* Consignes
[a] D'après le texte sur Avricourt, les affirmations suivantes sont-elles justes ? (i) Le Printemps a inventé les soldes en 1866. (ii) Les bâtiments du Printemps ont été reconstruits dès 1875. (iii) La rue de la Cérésite rappelle une entreprise française qui exportait vers l'Allemagne. Répondez par oui ou non, en citant à chaque fois les mots du texte qui tranchent.
[b] Selon le texte sur Avricourt, à quelle date le premier magasin du Printemps a-t-il ouvert ses portes ?
[c] Recopiez mot pour mot le passage du texte sur Avricourt qui va de « Voici deux exemples » à « sérieuse qu'en 1873. ».

* Texte fourni

Voici deux exemples de l'activité économique
générée par la frontière franco-allemande à Avricourt entre 1873 et 1914, et où les noms toujours
actuels des rues rappellent les entreprises qui y prospéraient : « rue du
Printemps », pour une entreprise française exportant vers l'Allemagne, « rue de
la Cérésite », pour une entreprise allemande exportant vers la France.
Rue du Printemps
Le11 mai 1865, Jules Jaluzot et Jean Alfred Duclos créent la société « Au
Printemps », et inaugurent leur premier magasin Boulevard Haussmann le 3
novembre de la même année. Dès 1866, le Printemps invente les soldes pour
écouler les stocks invendus. Mais la guerre de 1870 ralentit l'essor du magasin,
qui ne parvient à reprendre une activité sérieuse qu'en 1873.
En 1874, le
magasin s'agrandit encore, absorbant au fil des ans les immeubles voisins,
jusqu'au 9 mars 1881 où un incendie détruit totalement le magasin. Dès 1882, les
bâtiments sont reconstruits, et le Printemps Haussmann reprend son activité,
dont une grande partie repose sur les catalogues et les expéditions.
On comprend
donc l'intérêt pour Gilles Jaluzot d'avoir implanté à Avricourt
(1887 ou avant ?) un
magasin-entrepôt tant pour ses ventes, que pour ses achats (voir par exemple les
avantages allégués de la main d'oeuvre allemande dans le journal
Gil Blas du 11 mars 1883)
Avricourt - Etablissement du 'Printemps' |
Avricourt - Magasin 'Au printemps' |
Avricourt - Magasin 'Au printemps' |
Le Gaulois
17 décembre 1887
[...] La création de ces grands magasins, de date
assez récente, a porté un coup terrible au petit commerce parisien.
L'énorme quantité des produits, la variété incessamment renouvelée des
objets mis en vente, l'innombrable clientèle permettent à ces géants
commerciaux de livrer à des cours bien inférieurs à ceux de l'humble
boutiquier.
De même que les chemins de fer ont tué la diligence, de même les grands
magasins écrasent sous leurs roues tout ce qui vivotait, à Paris, du
culte de la femme. Ils ont vulgarisé l'élégance, en la rendant
accessible aux bourses les plus étroites.Le bas de soie, inconnu à la
bourgeoise d'autrefois, est en circulation parmi les plus humbles; ce
sont des tentations toujours nouvelles, d'autant plus dangereuses que
les petits y peuvent atteindre. De même, dans les campagnes la
Belle-Jardinière a, depuis longtemps, tué la blouse brodée du paysan
endimanché et remplacé ce vêtement primitif par une confection livrée
presque au même prix.

* Données fournies

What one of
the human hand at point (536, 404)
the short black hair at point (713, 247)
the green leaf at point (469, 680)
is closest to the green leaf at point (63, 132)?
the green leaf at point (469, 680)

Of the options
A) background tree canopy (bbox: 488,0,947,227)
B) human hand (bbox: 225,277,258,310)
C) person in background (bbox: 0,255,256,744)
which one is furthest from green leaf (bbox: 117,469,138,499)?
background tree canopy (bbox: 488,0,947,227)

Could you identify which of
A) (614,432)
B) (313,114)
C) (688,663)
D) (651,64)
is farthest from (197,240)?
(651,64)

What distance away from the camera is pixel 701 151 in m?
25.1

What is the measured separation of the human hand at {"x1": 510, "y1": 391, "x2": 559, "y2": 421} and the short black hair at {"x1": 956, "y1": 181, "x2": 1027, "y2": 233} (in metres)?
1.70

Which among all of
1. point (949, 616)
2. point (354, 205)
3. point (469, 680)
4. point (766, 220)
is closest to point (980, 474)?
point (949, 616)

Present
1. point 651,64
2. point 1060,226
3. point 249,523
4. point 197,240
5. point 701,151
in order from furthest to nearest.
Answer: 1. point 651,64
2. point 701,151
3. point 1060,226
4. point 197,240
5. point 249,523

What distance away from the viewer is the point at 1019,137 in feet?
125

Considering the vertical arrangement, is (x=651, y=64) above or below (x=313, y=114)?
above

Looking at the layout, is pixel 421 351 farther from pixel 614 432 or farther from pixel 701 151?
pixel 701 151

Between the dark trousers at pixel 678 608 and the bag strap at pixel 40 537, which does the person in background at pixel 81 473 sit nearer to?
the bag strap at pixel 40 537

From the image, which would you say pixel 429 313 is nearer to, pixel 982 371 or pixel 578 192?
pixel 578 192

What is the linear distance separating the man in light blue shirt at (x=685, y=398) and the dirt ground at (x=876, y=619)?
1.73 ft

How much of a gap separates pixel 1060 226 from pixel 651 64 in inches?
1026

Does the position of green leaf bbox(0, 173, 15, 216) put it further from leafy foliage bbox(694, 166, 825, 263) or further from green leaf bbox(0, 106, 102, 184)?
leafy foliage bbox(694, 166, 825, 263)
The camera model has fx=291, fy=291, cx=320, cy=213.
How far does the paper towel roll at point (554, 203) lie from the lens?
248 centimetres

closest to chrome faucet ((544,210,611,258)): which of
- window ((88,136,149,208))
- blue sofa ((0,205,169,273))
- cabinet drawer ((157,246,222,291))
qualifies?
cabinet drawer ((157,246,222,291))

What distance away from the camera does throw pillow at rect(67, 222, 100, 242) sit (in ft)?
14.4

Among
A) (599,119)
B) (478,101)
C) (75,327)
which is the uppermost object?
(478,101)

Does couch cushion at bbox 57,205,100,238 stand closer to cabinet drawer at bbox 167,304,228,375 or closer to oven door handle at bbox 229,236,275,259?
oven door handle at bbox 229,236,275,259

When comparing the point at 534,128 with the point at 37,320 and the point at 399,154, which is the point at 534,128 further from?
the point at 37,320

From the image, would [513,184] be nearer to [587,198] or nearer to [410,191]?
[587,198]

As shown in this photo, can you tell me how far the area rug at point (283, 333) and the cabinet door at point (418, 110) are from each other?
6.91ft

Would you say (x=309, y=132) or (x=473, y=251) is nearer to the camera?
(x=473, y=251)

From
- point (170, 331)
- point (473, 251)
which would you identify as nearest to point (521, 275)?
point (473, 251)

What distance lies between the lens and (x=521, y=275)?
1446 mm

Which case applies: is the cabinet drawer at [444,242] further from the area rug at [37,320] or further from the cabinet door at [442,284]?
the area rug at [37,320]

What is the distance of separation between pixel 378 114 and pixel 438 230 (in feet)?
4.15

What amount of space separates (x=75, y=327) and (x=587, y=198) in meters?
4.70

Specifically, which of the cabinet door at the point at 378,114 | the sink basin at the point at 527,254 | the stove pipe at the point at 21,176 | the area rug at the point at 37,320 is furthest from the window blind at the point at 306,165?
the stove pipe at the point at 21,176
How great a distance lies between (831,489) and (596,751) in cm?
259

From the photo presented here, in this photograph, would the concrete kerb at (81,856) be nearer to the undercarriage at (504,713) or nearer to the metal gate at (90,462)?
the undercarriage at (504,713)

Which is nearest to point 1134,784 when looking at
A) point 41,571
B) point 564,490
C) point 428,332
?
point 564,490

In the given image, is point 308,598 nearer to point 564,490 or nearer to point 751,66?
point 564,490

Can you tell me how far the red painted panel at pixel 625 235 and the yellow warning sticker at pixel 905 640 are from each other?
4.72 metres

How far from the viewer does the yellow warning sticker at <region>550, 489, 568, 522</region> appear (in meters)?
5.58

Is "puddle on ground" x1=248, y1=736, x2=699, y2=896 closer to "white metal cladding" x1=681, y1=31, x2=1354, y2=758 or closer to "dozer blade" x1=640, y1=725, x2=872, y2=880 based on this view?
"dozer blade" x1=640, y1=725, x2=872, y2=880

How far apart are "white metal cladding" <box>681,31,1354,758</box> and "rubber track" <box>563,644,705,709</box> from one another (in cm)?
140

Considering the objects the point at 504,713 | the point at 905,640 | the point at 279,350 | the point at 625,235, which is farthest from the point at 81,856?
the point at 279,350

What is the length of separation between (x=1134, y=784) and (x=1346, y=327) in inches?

* Réponses par consigne
[a]
(i) Oui : « Dès 1866, le Printemps invente les soldes pour écouler les stocks invendus. »
(ii) Non : « Dès 1882, les bâtiments sont reconstruits »
(iii) Non : « rue de la Cérésite », pour une entreprise allemande exportant vers la France.

[b] Le 3 novembre 1865, boulevard Haussmann.

[c]
Voici deux exemples de l'activité économique
générée par la frontière franco-allemande à Avricourt entre 1873 et 1914, et où les noms toujours
actuels des rues rappellent les entreprises qui y prospéraient : « rue du
Printemps », pour une entreprise française exportant vers l'Allemagne, « rue de
la Cérésite », pour une entreprise allemande exportant vers la France.
Rue du Printemps
Le11 mai 1865, Jules Jaluzot et Jean Alfred Duclos créent la société « Au
Printemps », et inaugurent leur premier magasin Boulevard Haussmann le 3
novembre de la même année. Dès 1866, le Printemps invente les soldes pour
écouler les stocks invendus. Mais la guerre de 1870 ralentit l'essor du magasin,
qui ne parvient à reprendre une activité sérieuse qu'en 1873.